───── RECORDS TO PROCESS ─────

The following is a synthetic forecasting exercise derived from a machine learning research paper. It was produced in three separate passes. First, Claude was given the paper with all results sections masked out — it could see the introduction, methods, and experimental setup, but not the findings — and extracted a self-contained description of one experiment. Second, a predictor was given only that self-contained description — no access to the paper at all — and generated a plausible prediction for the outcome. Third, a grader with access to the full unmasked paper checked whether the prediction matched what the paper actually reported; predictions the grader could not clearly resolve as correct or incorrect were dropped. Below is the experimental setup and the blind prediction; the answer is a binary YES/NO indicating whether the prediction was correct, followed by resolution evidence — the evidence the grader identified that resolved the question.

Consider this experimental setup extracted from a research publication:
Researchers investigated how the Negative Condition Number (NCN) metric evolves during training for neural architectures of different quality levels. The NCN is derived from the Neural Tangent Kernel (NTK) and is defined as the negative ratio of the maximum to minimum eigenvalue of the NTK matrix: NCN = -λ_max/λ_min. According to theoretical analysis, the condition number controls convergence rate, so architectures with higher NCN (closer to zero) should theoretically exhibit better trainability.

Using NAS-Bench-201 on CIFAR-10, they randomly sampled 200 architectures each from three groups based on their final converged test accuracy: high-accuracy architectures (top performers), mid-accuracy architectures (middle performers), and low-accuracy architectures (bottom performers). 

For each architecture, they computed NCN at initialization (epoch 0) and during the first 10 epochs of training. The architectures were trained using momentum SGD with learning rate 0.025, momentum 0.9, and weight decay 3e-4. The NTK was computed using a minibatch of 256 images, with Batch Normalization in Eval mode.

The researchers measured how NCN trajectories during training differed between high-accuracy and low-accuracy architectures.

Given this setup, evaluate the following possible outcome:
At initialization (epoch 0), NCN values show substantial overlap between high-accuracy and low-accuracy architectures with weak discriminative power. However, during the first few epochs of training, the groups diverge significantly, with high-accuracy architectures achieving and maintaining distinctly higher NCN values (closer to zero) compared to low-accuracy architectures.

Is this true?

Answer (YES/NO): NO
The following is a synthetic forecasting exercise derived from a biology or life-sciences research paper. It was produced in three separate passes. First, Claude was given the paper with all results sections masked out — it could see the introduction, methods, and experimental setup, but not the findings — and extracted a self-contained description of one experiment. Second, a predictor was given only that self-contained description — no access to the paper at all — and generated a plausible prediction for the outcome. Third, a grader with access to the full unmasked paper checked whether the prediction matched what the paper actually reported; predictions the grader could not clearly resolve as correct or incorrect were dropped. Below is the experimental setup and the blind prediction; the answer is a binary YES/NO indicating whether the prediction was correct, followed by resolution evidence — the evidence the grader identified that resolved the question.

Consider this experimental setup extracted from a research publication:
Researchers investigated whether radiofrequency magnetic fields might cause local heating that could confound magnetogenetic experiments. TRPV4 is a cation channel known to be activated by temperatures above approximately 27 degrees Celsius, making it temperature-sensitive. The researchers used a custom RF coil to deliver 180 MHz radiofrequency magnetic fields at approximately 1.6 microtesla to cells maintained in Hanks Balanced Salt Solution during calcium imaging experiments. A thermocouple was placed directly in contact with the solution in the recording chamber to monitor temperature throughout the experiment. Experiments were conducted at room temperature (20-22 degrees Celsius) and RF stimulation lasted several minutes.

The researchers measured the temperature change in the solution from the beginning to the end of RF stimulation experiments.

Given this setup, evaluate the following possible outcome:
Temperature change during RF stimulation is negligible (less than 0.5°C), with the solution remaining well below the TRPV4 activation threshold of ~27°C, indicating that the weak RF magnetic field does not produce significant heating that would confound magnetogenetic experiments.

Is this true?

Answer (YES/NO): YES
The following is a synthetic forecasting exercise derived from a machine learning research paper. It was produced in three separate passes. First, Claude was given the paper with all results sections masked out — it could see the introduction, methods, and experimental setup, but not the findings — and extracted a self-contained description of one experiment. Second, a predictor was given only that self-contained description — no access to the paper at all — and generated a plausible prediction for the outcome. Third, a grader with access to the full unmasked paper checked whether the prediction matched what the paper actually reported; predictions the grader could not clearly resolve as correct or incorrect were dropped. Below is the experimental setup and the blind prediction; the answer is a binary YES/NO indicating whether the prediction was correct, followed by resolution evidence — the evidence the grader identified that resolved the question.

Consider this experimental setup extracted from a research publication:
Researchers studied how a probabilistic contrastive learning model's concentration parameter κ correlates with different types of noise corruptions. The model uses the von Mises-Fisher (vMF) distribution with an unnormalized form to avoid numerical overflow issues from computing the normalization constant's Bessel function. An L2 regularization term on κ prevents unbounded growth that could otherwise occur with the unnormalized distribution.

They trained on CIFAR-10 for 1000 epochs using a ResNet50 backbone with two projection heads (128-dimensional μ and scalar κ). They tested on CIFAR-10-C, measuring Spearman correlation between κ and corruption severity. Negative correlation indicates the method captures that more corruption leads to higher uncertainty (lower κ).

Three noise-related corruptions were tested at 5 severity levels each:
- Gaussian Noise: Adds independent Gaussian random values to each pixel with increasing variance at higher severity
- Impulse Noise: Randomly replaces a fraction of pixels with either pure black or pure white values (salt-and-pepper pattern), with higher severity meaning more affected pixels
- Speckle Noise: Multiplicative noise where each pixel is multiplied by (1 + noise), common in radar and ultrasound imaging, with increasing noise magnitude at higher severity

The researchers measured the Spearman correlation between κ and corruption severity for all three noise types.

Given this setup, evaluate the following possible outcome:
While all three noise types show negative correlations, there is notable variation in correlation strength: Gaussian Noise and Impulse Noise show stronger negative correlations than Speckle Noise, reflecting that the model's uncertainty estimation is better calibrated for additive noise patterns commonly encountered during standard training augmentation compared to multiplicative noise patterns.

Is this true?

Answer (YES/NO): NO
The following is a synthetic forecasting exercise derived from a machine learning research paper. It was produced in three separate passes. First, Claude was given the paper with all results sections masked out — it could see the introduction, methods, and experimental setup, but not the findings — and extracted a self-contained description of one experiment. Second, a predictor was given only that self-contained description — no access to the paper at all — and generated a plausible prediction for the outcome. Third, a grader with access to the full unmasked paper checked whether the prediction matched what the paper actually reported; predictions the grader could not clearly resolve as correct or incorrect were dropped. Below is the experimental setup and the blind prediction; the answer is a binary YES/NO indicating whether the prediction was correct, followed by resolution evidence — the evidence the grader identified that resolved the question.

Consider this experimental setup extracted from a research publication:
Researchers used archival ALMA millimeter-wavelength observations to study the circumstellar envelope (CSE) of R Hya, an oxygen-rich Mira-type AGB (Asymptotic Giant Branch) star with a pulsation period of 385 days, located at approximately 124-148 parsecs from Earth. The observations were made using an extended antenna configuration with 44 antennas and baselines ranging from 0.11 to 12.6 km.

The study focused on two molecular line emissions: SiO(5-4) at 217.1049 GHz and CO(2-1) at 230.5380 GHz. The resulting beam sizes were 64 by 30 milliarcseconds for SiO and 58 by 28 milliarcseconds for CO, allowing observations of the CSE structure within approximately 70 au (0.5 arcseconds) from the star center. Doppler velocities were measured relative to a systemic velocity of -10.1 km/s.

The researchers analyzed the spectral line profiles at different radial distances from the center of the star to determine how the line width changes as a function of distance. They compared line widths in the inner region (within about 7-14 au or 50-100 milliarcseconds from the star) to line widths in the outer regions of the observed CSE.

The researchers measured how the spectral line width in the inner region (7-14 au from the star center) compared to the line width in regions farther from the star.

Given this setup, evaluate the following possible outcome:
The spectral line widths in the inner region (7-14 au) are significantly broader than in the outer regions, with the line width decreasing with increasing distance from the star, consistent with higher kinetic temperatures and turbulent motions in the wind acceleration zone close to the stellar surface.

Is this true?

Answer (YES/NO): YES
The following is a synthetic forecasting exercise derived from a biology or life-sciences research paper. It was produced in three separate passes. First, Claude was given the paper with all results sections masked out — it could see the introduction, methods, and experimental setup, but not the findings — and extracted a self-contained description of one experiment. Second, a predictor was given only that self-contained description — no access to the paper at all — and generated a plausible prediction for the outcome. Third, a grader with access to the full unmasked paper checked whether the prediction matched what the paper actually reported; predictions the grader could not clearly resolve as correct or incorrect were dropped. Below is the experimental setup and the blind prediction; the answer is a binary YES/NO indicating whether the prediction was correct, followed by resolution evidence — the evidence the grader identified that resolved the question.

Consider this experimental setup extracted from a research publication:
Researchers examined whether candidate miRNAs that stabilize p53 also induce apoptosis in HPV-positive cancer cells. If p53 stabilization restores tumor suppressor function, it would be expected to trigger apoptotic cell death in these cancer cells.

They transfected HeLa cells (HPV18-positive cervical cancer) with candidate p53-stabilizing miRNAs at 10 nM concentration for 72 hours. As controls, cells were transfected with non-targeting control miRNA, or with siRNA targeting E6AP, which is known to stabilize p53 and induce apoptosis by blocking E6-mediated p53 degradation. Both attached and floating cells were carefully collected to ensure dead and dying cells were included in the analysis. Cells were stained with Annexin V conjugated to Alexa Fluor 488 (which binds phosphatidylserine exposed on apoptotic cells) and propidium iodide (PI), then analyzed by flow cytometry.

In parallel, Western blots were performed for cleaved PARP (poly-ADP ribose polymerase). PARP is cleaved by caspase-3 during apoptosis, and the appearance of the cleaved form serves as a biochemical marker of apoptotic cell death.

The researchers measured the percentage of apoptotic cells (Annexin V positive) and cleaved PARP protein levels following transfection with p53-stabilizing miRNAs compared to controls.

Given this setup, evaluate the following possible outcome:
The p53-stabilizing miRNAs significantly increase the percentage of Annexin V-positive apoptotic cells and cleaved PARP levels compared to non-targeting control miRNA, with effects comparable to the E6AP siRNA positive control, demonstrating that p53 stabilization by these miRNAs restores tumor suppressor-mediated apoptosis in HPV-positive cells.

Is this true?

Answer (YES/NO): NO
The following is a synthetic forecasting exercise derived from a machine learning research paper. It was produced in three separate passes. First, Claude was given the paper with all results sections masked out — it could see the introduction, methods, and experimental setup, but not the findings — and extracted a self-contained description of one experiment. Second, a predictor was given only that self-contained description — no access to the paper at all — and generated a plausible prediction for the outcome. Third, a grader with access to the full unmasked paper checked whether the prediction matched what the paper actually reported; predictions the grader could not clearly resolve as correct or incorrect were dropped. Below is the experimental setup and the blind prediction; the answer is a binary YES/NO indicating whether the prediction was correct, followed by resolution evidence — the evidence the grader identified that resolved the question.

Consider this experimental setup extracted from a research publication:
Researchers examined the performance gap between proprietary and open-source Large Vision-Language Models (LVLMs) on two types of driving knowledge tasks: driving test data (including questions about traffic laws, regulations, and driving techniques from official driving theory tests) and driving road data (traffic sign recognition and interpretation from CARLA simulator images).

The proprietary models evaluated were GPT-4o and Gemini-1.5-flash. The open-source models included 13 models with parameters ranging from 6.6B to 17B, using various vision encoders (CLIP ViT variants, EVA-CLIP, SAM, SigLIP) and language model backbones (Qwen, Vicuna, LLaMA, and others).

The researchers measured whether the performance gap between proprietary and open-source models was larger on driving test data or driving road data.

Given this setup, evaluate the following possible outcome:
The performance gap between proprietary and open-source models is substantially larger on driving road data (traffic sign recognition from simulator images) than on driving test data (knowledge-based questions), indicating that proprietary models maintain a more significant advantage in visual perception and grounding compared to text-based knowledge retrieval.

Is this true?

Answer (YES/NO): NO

─────

**ACTIVITY:**
Give back precisely the lines above that start at the line containing "The study focused" and end at the line containing "The researchers analyzed", inclusive. No other lines belong in the output.

**RESPONSE BELOW:**
The study focused on two molecular line emissions: SiO(5-4) at 217.1049 GHz and CO(2-1) at 230.5380 GHz. The resulting beam sizes were 64 by 30 milliarcseconds for SiO and 58 by 28 milliarcseconds for CO, allowing observations of the CSE structure within approximately 70 au (0.5 arcseconds) from the star center. Doppler velocities were measured relative to a systemic velocity of -10.1 km/s.

The researchers analyzed the spectral line profiles at different radial distances from the center of the star to determine how the line width changes as a function of distance. They compared line widths in the inner region (within about 7-14 au or 50-100 milliarcseconds from the star) to line widths in the outer regions of the observed CSE.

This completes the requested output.